Monsieur le
Président, Monsieur le Secrétaire Général, distingués poètes et lecteurs
— j’ai le regret d’être dans l’obligation d’interrompre ce soir les célébrations
pour faire une annonce importante.
Comme vous
le savez, la surabondance de poèmes illiquides, insolvables et troubles, est en
train d’encrasser les artères littéraires de l’Occident. Ces poèmes criblés
de dettes menacent d’infecter d’autres secteurs du domaine littéraire et,
à terme, d’abattre notre industrie culturelle.
Les
responsables de la culture se sont associés pour annoncer un rachat massif de
poésie : les poèmes à fort taux d’endettement ou non garantis, les poèmes
dérivés, les poèmes en souffrance et les poèmes subprime seront retirés de
la circulation à l’occasion du plus important renflouement de la poésie
depuis la période victorienne. Nous estimons que ce plan apporte une réponse
globale pour réduire la pression qui pèse sur nos institutions et marchés
littéraires.
Ne nous méprenons
pas : les fondements de notre poésie sont sains. Ce n’est pas la poésie
qui est en cause, mais les poèmes. La crise a été précipitée par
l’escalade de la dette poétique, causée par des poèmes qui circulent à
perte dans le marché économique en raison de leur difficulté, leur
insuffisance ou leur manque de pertinence.
Les actifs
poétiques illiquides engorgent le cours de l’imagination, si vital pour notre
littérature.
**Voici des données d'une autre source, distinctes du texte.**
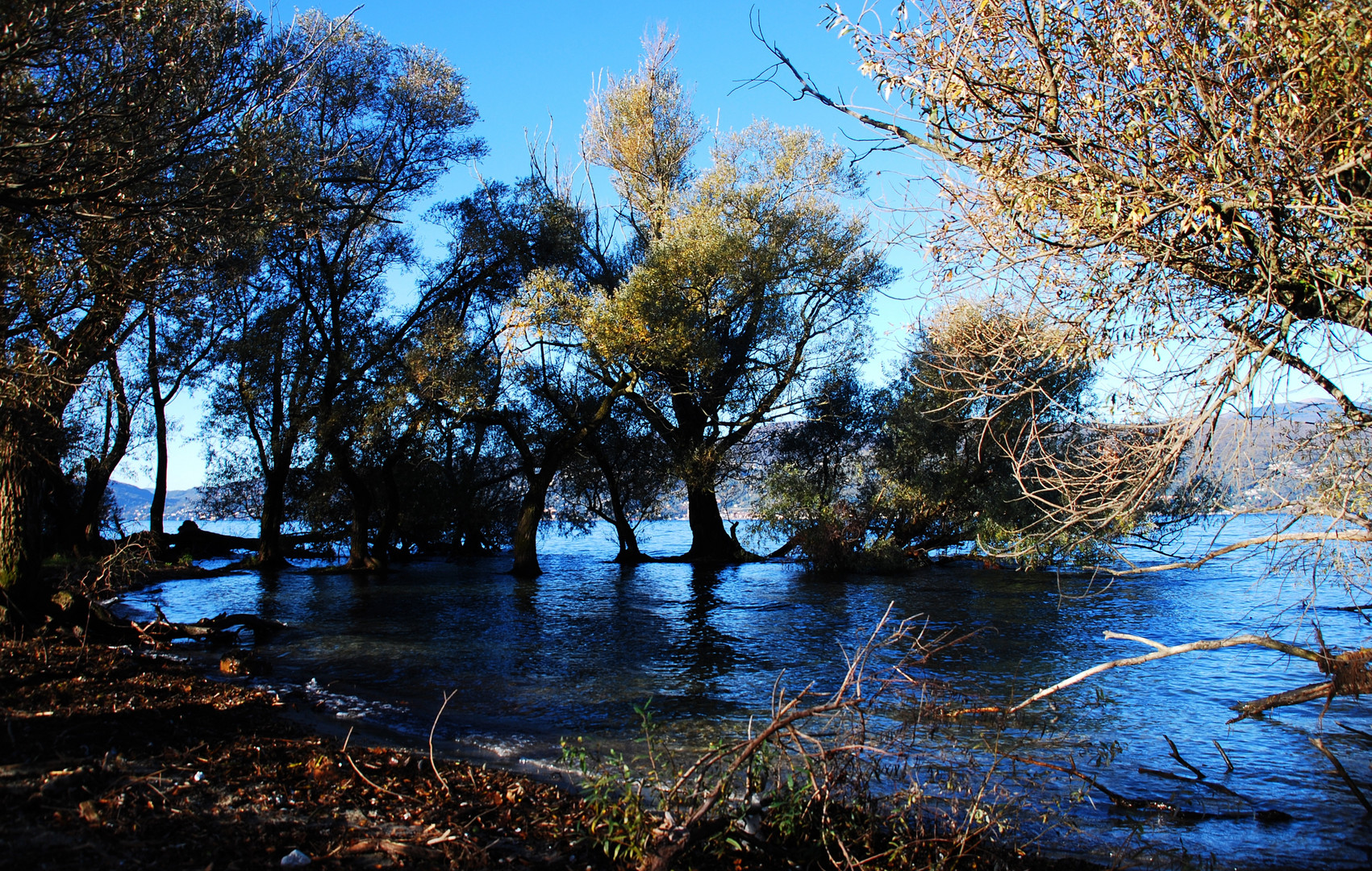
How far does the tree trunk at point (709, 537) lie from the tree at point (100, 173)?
22131 millimetres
Lorsque le système littéraire fonctionne normalement, la poésie
et le capital poétique circulent entre lecteurs et auteurs, formant ainsi une
part productive du champ culturel. En bloquant le système, les actifs poétiques
toxiques empoisonnent les marchés littéraires, risquant ainsi de causer des
dommages irréparables à nos institutions culturelles.
Comme nous
le savons tous, la négligence dans les pratiques d’écriture depuis
l’apparition du modernisme a donné naissance à des poètes irresponsables et
des lecteurs irresponsables. En d’autres termes, trop de poètes ont composé
des poèmes qu’ils étaient incapables de justifier. Nous en voyons les conséquences
sur la poésie, avec une perte massive de confiance de la part des lecteurs. Ce
qui a débuté comme un problème de poèmes subprime limité à des sites de poésie
non réglementés s’est propagé à des magazines littéraires et des maisons
d’éditions plus stables et a contribué à augmenter les stocks de poésie,
faisant ainsi chuter la valeur des poèmes responsables.
Les poètes
ont pris des risques démesurés ; ils ont fait preuve d’une grande
imprudence esthétique. Il faut mettre un terme à cette période de décadence
en soumettant l’écriture poétique et les pratiques de publication à une
surveillance et à une réglementation.
Nous sommes
convaincus qu’une fois que ces poèmes défaillants et troubles auront été
retirés de la circulation, notre secteur culturel regagnera une stabilité et
que les lecteurs retrouveront leur confiance dans la littérature américaine.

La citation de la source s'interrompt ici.